Tips for Getting Started
- Find a template article: The first time you conduct a meta analysis it helps to have a good example of a meta-analysis. A good example acts as a guide. But what might good mean in this context? First, a good example should be similar to your current project in several respects. It should involve: the same type of relationship (e.g., correction, cohen's d, odds ratio, etc.); the same field; a similar journal; a similar set of issues regarding such things as moderators, correlates, fixed or random effects models and so on. Second, a good example should be good in and of itself. Ideas and conventions about how to conduct meta-analysis are evolving. Thus, a good meta-analysis will tend to be recent. It's also more likely to be found in respected top-tier journals. If you are a researcher in psychology recent issues of Psychological Bulletin may provide a good source of potential articles (Click here for a quick search on Google Scholar for meta analyses in psychological bulletin; Some pdfs are available free online, particularly the ones with "...EDU [PDF]"; here are a couple: Beauty and Life Outcomes; Self-efficacy and Performance; In a more general sense I previously posted thoughts on how to extract writing principles form journal articles.
- Get some basic reading materials on conducting a meta-analysis: The links below under Resources provide a good starting point. These resources discuss meta-analysis and provide links to additional resources.
- Get some meta analytic software: A lot of options exist. See the list and links below. Some issues to consider include: (a) price (this includes both the cost of the software and the value you put on your time); (b) the degree to which you want to learn about meta-analysis as opposed to letting the software guide your choices; (c) the software you already use. For example, if you already use R, then the R packages for meta analysis are likely to be more appealing; (d) features required; (e) your mathematical background and willingness and competence in applying various formulas. Some software will save you the hassle of doing this; other approaches require that you do this yourself.
- Psychwiki provides a list of resources to get started; it also provides an outline of software
- Michael Brannick's course notes on meta-analysis:
- Jamie DeCoster provides a great set of notes on meta-analysis; It includes details relevant to the entire process of conducting a meta analysis.
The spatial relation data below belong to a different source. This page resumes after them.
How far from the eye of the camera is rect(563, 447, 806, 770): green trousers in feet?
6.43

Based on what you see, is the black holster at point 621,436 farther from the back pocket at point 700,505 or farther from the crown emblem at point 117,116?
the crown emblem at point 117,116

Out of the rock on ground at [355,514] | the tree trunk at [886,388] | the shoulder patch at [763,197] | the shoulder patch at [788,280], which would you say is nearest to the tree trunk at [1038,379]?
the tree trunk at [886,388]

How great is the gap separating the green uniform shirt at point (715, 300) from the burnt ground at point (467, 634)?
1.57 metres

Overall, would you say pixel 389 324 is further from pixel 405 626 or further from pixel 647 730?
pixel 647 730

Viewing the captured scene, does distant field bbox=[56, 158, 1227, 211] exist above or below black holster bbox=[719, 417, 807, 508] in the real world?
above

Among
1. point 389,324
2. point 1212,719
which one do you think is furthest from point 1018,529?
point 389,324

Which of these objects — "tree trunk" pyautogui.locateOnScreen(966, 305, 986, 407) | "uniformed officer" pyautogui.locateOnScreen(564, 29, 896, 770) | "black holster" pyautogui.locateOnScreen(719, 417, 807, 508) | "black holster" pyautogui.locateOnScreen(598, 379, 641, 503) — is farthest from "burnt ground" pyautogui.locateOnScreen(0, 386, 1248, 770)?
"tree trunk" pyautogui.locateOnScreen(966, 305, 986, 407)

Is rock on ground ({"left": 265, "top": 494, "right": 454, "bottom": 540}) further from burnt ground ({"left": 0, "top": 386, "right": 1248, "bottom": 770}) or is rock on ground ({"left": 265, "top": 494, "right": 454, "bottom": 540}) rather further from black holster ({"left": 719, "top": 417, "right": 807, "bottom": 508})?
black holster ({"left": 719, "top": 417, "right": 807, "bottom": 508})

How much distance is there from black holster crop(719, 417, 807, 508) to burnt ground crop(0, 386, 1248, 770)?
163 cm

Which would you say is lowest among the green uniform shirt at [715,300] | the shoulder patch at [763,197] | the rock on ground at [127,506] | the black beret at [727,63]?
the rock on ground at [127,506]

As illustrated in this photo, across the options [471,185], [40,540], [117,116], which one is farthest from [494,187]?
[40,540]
In particular it includes: formulas for calculating various effect size measures; thoughts on what to include in a meta analytic report; and strategies for critiquing meta analyses.
- Crombie and Davies (2009, What is meta analysis) provide a gentle introduction to meta analysis
- See the list of software tools available on Psychwiki
- MIX: Version 1.7 appears to be free; Version 2.0 appears to require payment
- Comprehensive appears to be a user-friendly, feature-rich, but somewhat expensive option
- R has the rmeta, meta and metacor packages
A few random thoughts
The following are just a few thoughts and observations I've made about meta-analysis over the while.
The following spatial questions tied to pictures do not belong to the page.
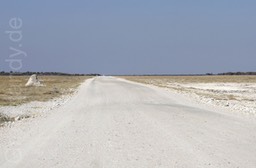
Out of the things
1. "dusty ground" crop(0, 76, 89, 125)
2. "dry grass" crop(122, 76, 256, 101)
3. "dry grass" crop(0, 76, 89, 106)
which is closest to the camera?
"dusty ground" crop(0, 76, 89, 125)

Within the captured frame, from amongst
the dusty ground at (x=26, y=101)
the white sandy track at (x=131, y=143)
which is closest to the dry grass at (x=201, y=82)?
the dusty ground at (x=26, y=101)

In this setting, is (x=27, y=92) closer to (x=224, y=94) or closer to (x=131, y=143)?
(x=224, y=94)

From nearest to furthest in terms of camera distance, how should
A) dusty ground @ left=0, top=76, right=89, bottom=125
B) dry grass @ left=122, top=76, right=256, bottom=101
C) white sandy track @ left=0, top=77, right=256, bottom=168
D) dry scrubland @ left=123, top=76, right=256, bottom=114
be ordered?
white sandy track @ left=0, top=77, right=256, bottom=168
dusty ground @ left=0, top=76, right=89, bottom=125
dry scrubland @ left=123, top=76, right=256, bottom=114
dry grass @ left=122, top=76, right=256, bottom=101

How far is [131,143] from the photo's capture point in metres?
11.6

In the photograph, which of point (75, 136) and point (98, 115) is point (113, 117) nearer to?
point (98, 115)

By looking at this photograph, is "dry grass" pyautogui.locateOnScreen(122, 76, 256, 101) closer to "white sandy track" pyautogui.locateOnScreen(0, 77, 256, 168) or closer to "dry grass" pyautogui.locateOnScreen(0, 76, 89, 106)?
"dry grass" pyautogui.locateOnScreen(0, 76, 89, 106)

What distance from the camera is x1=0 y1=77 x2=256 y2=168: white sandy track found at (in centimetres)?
927

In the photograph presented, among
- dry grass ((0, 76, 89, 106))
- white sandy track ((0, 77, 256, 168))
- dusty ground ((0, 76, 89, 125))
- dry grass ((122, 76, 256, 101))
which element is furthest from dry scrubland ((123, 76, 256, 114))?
dry grass ((0, 76, 89, 106))

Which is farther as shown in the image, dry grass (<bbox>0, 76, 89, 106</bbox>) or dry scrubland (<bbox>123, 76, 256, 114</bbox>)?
dry grass (<bbox>0, 76, 89, 106</bbox>)

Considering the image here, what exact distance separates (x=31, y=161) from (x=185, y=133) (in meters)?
5.39

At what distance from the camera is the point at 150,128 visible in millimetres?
14570

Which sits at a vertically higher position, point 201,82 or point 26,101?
point 26,101

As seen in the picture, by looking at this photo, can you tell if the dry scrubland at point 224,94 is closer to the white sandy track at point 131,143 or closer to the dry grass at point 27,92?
the white sandy track at point 131,143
- Basic meta-analysis is better than no meta-analysis: Meta-analysis has evolved into a sophisticated technique. There is a trade-off between the cost in time and money of running a meta-analysis and the information that it provides. The more you care about the details, the longer it will take. However, a quick and basic meta-analysis can be highly useful in explaining a relationship. Thus, even in a study that does not aim to provide a comprehensive meta analysis, a simple listing of the effect sizes of previous studies can provide a good starting point for thinking about previous results and guiding subsequent research.
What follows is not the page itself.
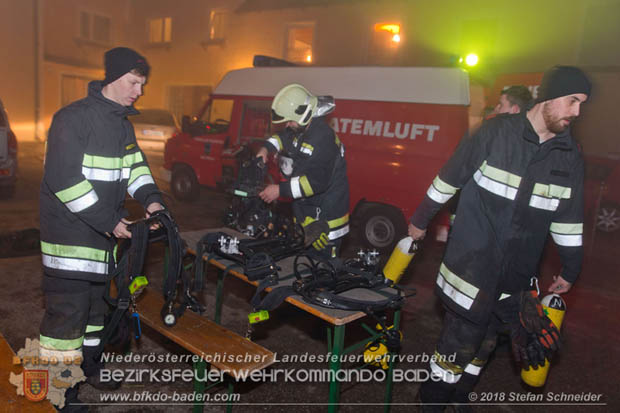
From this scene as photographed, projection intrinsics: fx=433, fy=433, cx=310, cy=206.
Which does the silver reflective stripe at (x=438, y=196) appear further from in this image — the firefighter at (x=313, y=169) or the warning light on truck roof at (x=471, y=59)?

- Think meta-analytically: Bruce Thompson (2002, What future quantitative social science research could look like) introduced the idea of meta-analytic thinking. Thompson proposed what could be described as a simplistic Bayesian approach to designing and analysing empirical research. The approach involves designing studies in light of expectations regarding effect sizes based on prior research. Then, findings from a study are seen in light of prior research. For example, if you get a non-significant finding, but your study was under powered given the previously found small effect size in the literature, an appropriate conclusion may be that the effect size is small. I discuss meta analytic thinking a little more in a previous talk.
- Raw data is better than meta-analysis: Meta-analysis is typically done because the raw data is not available. Analysis of raw data creates many additional possibilities. Researchers, universities, funding bodies, and journals should all push for greater access to raw data. This will enable more sophisticated synthesis of research.
- Standardisation is not always appropriate: Meta-analysis is typically performed on standardised effect size measures such as Cohen's D, Pearson's R, or an Odds ratio. However, it is often better to run analyses on the raw metric. In particular if the standard deviation differs between studies, then then standardised measures of effect will be affected. If the same measure is used in a series of studies, it may be possible to use the unstandardised values. Jeff Valentine and Harris Cooper (Effect Size Substantive Interpretation Guidelines) discuss this issue in substantially more depth.
- Meta-analysis and data sharing: Meta-analyses are based on input data which are summary statistics for individual studies. Some meta-analyses report input data in a table.in the article. However, other times such data is not shared. Researchers conducting meta-analyses should share the data they use to conduct their meta-analysis . Meta-analyses represent databases that should be continuously updated as the literature grows.